**Written task:** Update the items below by replacing every occurrence of "farther from" with "further from" and change nothing else. Leave the pictures out of your answer.

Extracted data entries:
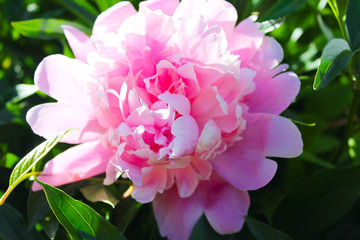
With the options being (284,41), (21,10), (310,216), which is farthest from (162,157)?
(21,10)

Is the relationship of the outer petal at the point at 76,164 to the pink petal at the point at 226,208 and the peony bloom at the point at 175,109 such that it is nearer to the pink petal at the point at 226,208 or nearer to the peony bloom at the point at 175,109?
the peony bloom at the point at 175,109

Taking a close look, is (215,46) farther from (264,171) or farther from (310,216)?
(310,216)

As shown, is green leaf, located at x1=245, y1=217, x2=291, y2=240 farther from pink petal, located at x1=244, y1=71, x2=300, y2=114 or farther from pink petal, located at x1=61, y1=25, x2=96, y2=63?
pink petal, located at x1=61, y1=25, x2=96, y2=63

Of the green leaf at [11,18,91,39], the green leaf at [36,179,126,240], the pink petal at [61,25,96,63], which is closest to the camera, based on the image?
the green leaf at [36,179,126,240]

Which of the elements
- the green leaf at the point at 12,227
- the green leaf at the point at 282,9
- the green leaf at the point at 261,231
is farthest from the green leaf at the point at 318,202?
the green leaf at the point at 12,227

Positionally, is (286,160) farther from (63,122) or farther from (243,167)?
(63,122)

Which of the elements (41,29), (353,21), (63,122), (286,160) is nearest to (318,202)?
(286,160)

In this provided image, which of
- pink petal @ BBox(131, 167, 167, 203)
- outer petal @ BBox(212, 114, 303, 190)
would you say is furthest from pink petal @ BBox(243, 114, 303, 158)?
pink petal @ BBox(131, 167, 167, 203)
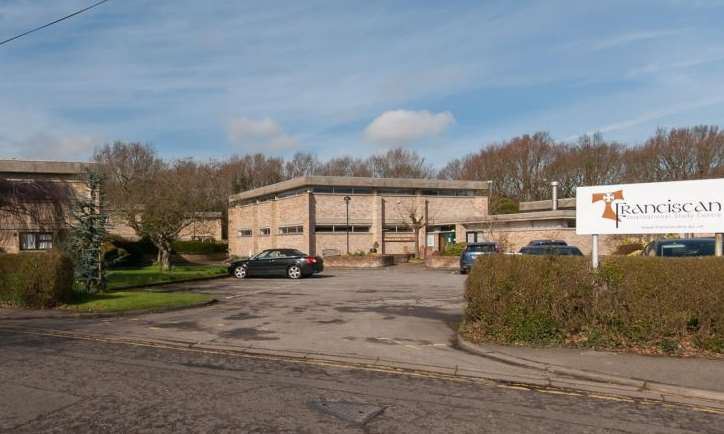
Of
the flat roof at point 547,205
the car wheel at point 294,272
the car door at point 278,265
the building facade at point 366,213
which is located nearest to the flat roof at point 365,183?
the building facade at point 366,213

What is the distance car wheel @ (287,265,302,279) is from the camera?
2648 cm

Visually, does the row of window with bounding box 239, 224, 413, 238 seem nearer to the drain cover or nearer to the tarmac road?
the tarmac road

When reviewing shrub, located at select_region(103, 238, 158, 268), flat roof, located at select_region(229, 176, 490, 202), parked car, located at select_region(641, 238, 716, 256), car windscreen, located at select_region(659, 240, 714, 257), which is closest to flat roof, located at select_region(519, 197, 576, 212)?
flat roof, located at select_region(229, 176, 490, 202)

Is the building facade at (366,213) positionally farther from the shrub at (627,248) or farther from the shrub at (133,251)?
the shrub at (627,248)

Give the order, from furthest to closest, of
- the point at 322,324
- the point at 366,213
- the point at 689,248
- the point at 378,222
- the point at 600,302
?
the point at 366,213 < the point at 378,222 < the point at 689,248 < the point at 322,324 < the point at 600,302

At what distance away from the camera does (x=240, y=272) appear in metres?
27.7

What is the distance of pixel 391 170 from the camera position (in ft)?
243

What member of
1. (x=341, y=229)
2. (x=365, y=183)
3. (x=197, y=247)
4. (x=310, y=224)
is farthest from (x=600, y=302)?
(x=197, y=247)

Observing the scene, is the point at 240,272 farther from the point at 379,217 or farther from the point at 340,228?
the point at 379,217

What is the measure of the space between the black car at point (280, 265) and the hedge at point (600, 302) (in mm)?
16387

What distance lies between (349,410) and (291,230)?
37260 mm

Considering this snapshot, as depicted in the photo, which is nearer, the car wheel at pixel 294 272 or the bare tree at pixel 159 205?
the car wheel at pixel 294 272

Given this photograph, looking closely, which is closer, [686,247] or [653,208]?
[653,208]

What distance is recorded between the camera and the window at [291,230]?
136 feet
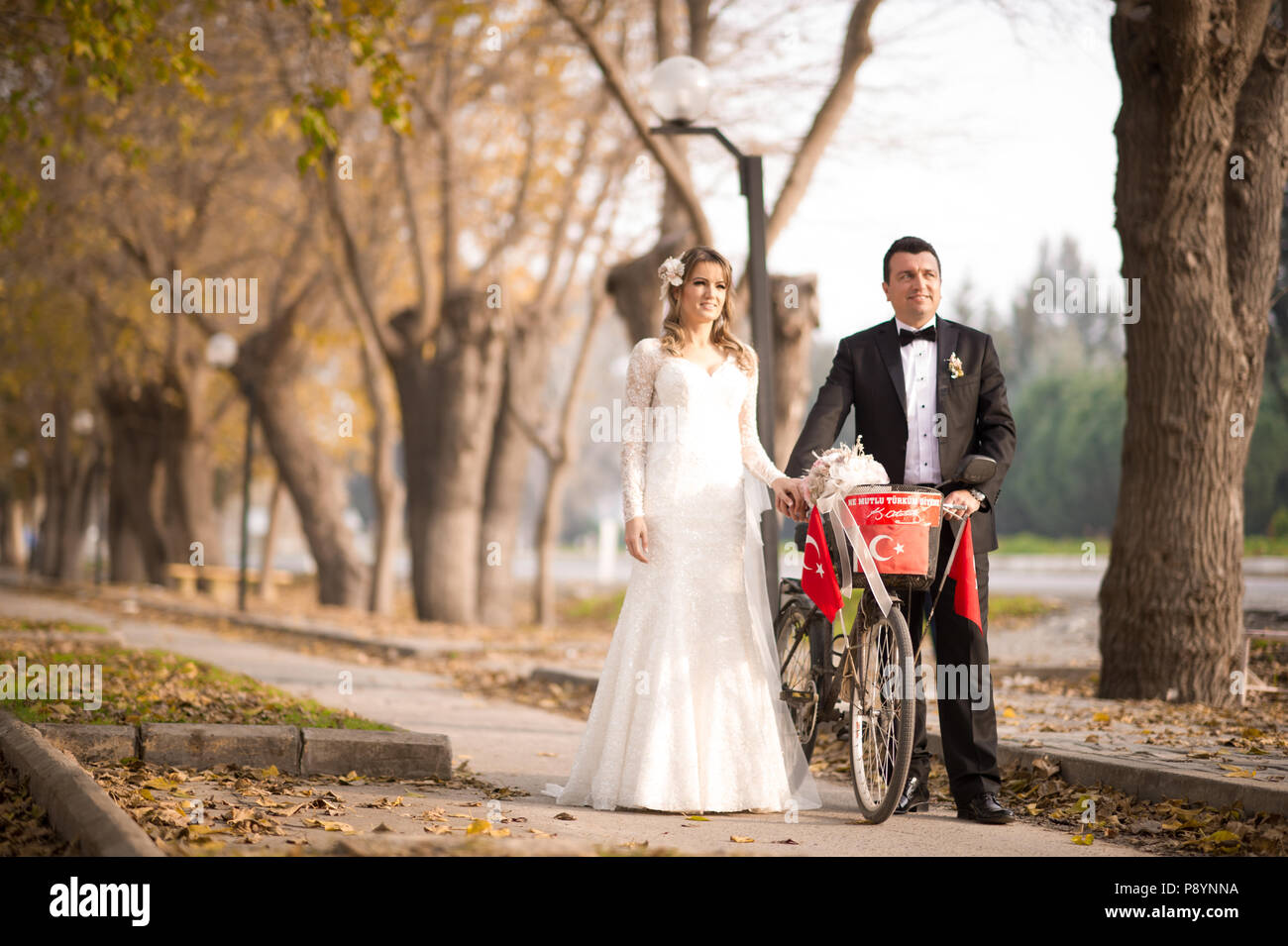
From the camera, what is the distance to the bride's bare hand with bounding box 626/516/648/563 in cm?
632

**In response:**
With the options being (284,41), (21,10), (310,216), which is farthest from (162,157)?
(21,10)

Is the relationship of the outer petal at the point at 76,164 to the pink petal at the point at 226,208 and the peony bloom at the point at 175,109 such that it is nearer to the pink petal at the point at 226,208 or nearer to the peony bloom at the point at 175,109?
the peony bloom at the point at 175,109

Taking a close look, is (215,46) further from (264,171) or further from (310,216)?
(310,216)

As shown, is green leaf, located at x1=245, y1=217, x2=291, y2=240 further from pink petal, located at x1=244, y1=71, x2=300, y2=114 or further from pink petal, located at x1=61, y1=25, x2=96, y2=63?
pink petal, located at x1=61, y1=25, x2=96, y2=63

Of the green leaf at [11,18,91,39], the green leaf at [36,179,126,240], the pink petal at [61,25,96,63], which is closest to the camera, based on the image?
the green leaf at [36,179,126,240]

Which of the elements
- the green leaf at the point at 12,227
- the green leaf at the point at 282,9
- the green leaf at the point at 261,231
is farthest from the green leaf at the point at 318,202?
the green leaf at the point at 12,227

Positionally, is (286,160) further from (63,122) or further from (243,167)?
(63,122)

Which of the elements (41,29), (353,21), (63,122), (286,160) is nearest to (318,202)?
(286,160)

In this provided image, which of
- pink petal @ BBox(131, 167, 167, 203)
- outer petal @ BBox(212, 114, 303, 190)
would you say is furthest from pink petal @ BBox(243, 114, 303, 158)?
pink petal @ BBox(131, 167, 167, 203)
Of
the flat roof at point 547,205
the car wheel at point 294,272
the car door at point 278,265
the building facade at point 366,213
which is located nearest to the flat roof at point 365,183?
the building facade at point 366,213

What is the distance car wheel @ (287,265,302,279) is from the camera?
2648 cm

Visually, does the row of window with bounding box 239, 224, 413, 238 seem nearer to the drain cover or nearer to the tarmac road?
the tarmac road

When reviewing shrub, located at select_region(103, 238, 158, 268), flat roof, located at select_region(229, 176, 490, 202), parked car, located at select_region(641, 238, 716, 256), car windscreen, located at select_region(659, 240, 714, 257), which is closest to flat roof, located at select_region(519, 197, 576, 212)?
flat roof, located at select_region(229, 176, 490, 202)

Is the building facade at (366,213) positionally further from the shrub at (627,248) or further from the shrub at (133,251)?
the shrub at (627,248)

Give the order, from furthest to closest, of
- the point at 322,324
- the point at 366,213
- the point at 689,248
- the point at 378,222
- the point at 600,302
?
the point at 366,213 < the point at 378,222 < the point at 689,248 < the point at 322,324 < the point at 600,302

At what distance away from the camera does (x=240, y=272) appear in metres?
27.7

What is the distance of pixel 391 170 from the camera position (in ft)?
243

What member of
1. (x=341, y=229)
2. (x=365, y=183)
3. (x=197, y=247)
4. (x=310, y=224)
is farthest from (x=600, y=302)?
(x=197, y=247)

Observing the scene, is the point at 240,272 further from the point at 379,217 or further from the point at 340,228?
the point at 379,217

What is the measure of the space between the black car at point (280, 265) and the hedge at point (600, 302) (in mm)?
16387

What distance lies between (349,410) and (291,230)?
37260 mm

Considering this snapshot, as depicted in the photo, which is nearer, the car wheel at pixel 294 272 or the bare tree at pixel 159 205?
the car wheel at pixel 294 272

Given this photograph, looking closely, which is closer, [686,247] or [653,208]?
[653,208]

What distance is recorded between the camera and the window at [291,230]?
136 feet
From the camera, what is the distance to the bride's bare hand with bounding box 626/516/648/563 in cm?
632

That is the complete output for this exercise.